The rules were wide open; people could use any data set they wanted and they could write their code using any language or tool. The only requirements were that the contestants had to provide the code used to generate the brackets, a file showing the output of the code, and a README file describing the algorithm and how to run it.
There were two different algorithm competitions. One was to determine which bracket-choosing algorithm produced the best results, and participants entered their generated bracket online at CBSSports.com.
The second was a subjective competition, where a panel of three judges determined which algorithm they liked the best.
There were not any other stated criteria for the subjective competition, but Sila’s three judges found themselves influenced by two factors.
- Could they understand what the algorithm was trying to accomplish, and why?
- Did the algorithm accomplish something interesting, unique, or innovative?
Said one judge: “Ultimately, we liked aspects of each of the algorithms but ended up going with a team in our Washington, D.C., office. They took several factors into account for each game, including the teams’ offensive efficiency, defensive efficiency, luck, and tempo to figure out an expected score.
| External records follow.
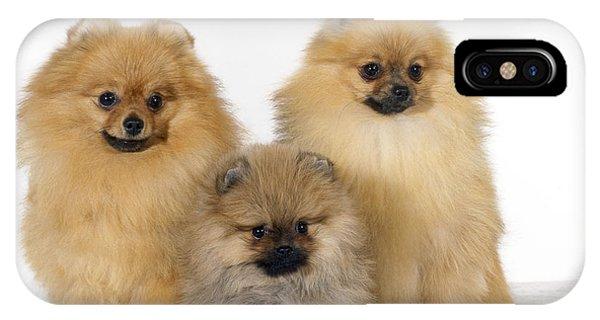 Pomeranian iPhone Case - Pomeranians by John Daniels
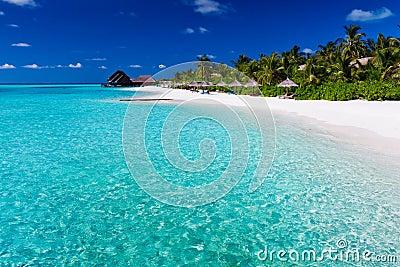 Palmiers au-dessus de lagune et de plage sablonneuse blanche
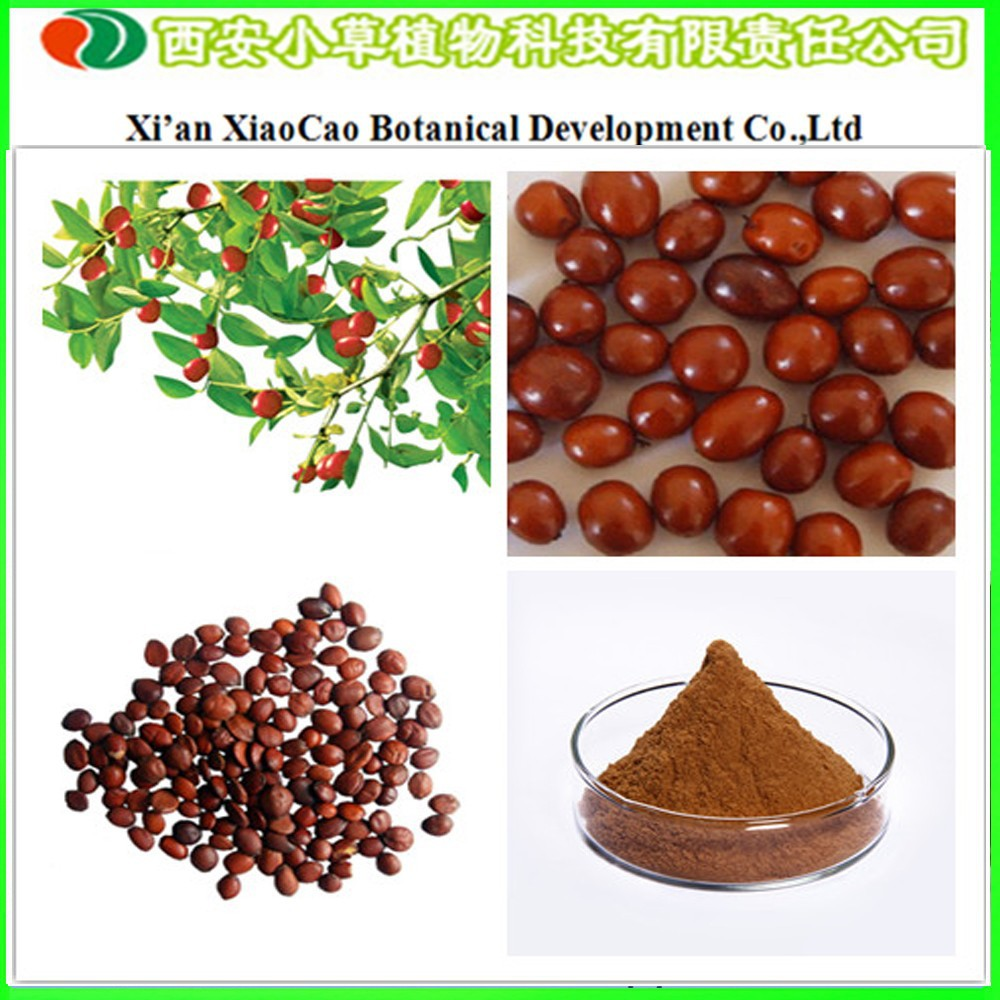 Water Soluble Pure Spine Date Seed Extract/Semen Ziziphi Spinosae Extract/Semen Ziziphi Spinosae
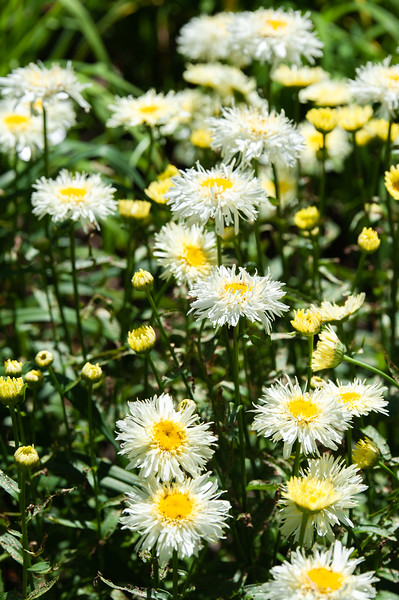 20190714 Daylilies and Flowers-6425.jpg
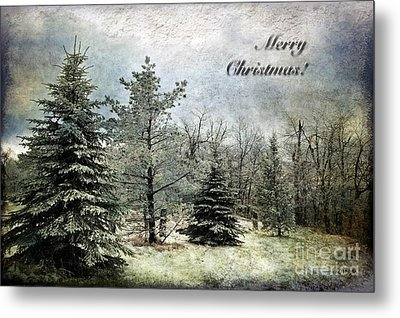 Frosty Christmas Card Metal Print by Lois Bryan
If the calculated score was less than five points, they picked a winner at random.”
The competition was open to all employees in Sila’s five offices nationwide: Washington, D.C.; Seattle, WA; Shelton, CT; Annapolis Junction, MD; Denver, CO; and Chicago, IL.
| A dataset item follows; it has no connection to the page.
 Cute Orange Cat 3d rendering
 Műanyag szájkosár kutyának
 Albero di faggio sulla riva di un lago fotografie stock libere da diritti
In the following sections, the winning and runner-up teams each described the challenge and the rationale behind their algorithms.
Winning Team (from Sila’s Washington, D.C., office)
The challenge to write an algorithm to predict the outcome of the NCAA March Madness Tournament immediately struck our fancy as basketball fans and technical enthusiasts. We knew basketball and we knew how to write code, but we were very unsure of ourselves when it came to data analysis and algorithms. After spending some time looking at different metrics and data sources, we found that Ken Pomeroy’s kenpom.com did most of the analysis for us. Kenpom provides offensive and defensive efficiencies per 100 possessions, tempo (possessions per 40 minutes), and luck, all adjusted for the opponents of each team. Given these metrics, we were able to come up with a formula to predict the points scored by each team.
Our algorithm generated the points scored for a team by generating the points scored per possession using the luck-adjusted offensive efficiency of the team and the luck-adjusted defensive efficiency of their opponent, and multiplied by the average tempo of the two teams (the total number of possessions expected to be played by each team).
The average tempo is a very important piece of the puzzle because that determines how many possessions will be played and, ultimately, how many points will be scored. Given the nature of the NCAA March Madness tournament, we felt that we had to incorporate an element of “madness” to our algorithm. With that thought in mind, we added a random component to our algorithm where if the outcome of a game was within five points, we randomly chose the winner.
Runner-up Team (from Sila’s Connecticut office)
When we first decided to create the algorithm, we were faced with two questions. First, how detailed do we want to get? We knew that there were certainly statistics that could help predict the outcome, but we also knew that more variables involved might have a negative impact on our algorithm.
Second what variables should we use? We didn’t want to just create an algorithm that gave each team a score based on their stats. We wanted to have an algorithm that compared teams to each other. In other words, a team with a lot of points may be good, but if they played teams that were not ranked high throughout the season, then they may not be as good as they seem.
The goal was to create a simple algorithm that would take into account these key areas: opponent comparison, strength of regular season schedule, and team rank.
Based on those areas, we created an algorithm that used data mining in SQLite that would output a score for the teams in each game of the tournament. The team with the higher score would then move on to the next round and the score would be recalculated based off the new projected opponent.
Once we could test the algorithm, we quickly realized that we needed to modify it. The algorithm took the team rank into account too much and basically chose the higher seed in each matchup. To account for this we added weights to some variables. Adding the weight allowed us to play around and test which weights seemed to be the most logical fit. With a few days of testing, we were satisfied with our result and decided to stick to an algorithm.
After seeing the results, we have some ideas on how to optimize it for next year and we look forward to competing again!